Un edificio de apartamentos completamente destruido por bombardeos

Getty Images
Devastación en Járkiv. “Mi visión es bastante pesimista sobre la posibilidad de un alto el fuego en el que Rusia acepte menos de lo que ha estado pidiendo en los últimos meses”, señala Felipe Loureiro.

Otra salida

Una propuesta lanzada en 2019 por investigadores de la Rand Corporation, un centro de estudios de política global con sede en Estados Unidos, tomaba en cuenta las tensiones geopolíticas que resultaron tanto del colapso de la Unión Soviética como de la expansión de la OTAN.

El ambicioso proyecto aboga por una zona especial de neutralidad que incluiría a Bielorrusia, Moldavia, Georgia, Armenia y Azerbaiyán, así como a Ucrania y todas las exrepúblicas soviéticas.
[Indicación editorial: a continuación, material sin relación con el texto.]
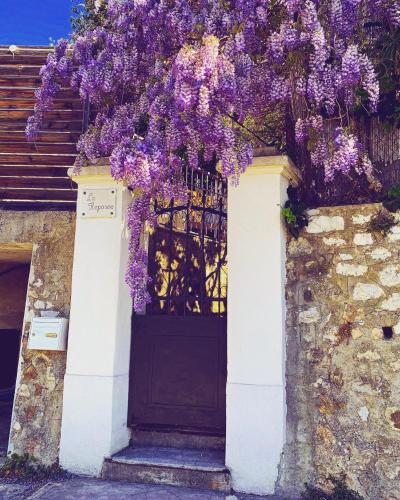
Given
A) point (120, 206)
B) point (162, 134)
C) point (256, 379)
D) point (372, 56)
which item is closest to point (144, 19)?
point (162, 134)

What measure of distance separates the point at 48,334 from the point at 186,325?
3.95 ft

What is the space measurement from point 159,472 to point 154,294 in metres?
1.50

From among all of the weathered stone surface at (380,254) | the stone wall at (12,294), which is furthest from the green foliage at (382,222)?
the stone wall at (12,294)

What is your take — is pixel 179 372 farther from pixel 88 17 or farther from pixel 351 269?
pixel 88 17

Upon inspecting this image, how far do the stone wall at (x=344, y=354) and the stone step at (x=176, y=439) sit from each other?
71 centimetres

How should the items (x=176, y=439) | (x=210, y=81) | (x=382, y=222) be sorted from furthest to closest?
1. (x=176, y=439)
2. (x=382, y=222)
3. (x=210, y=81)

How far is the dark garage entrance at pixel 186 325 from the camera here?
13.3ft

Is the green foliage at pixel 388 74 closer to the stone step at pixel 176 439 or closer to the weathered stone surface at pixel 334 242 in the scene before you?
the weathered stone surface at pixel 334 242

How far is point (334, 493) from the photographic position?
3.36 m

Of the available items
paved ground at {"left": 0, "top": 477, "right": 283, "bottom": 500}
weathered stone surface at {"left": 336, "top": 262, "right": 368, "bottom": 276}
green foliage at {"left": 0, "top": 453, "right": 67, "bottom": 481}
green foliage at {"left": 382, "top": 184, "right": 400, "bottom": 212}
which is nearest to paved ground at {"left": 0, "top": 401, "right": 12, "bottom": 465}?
green foliage at {"left": 0, "top": 453, "right": 67, "bottom": 481}

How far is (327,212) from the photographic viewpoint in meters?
3.74

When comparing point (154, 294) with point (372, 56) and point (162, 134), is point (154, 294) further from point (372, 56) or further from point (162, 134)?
point (372, 56)

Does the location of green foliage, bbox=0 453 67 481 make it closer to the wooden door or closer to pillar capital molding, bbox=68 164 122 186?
the wooden door

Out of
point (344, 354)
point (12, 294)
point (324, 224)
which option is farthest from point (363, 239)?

La idea es establecer mecanismos con la participación de las principales potencias y organismos multilaterales para definir soluciones de diálogo y reglas de seguridad y comercio que involucren a esta región entre Europa y Rusia.

El objetivo principal es crear un ambiente de confianza para lograr una distensión en las relaciones.

Pero los propios autores de la propuesta reconocen que sus términos difícilmente podrían complacer por completo a todas las partes.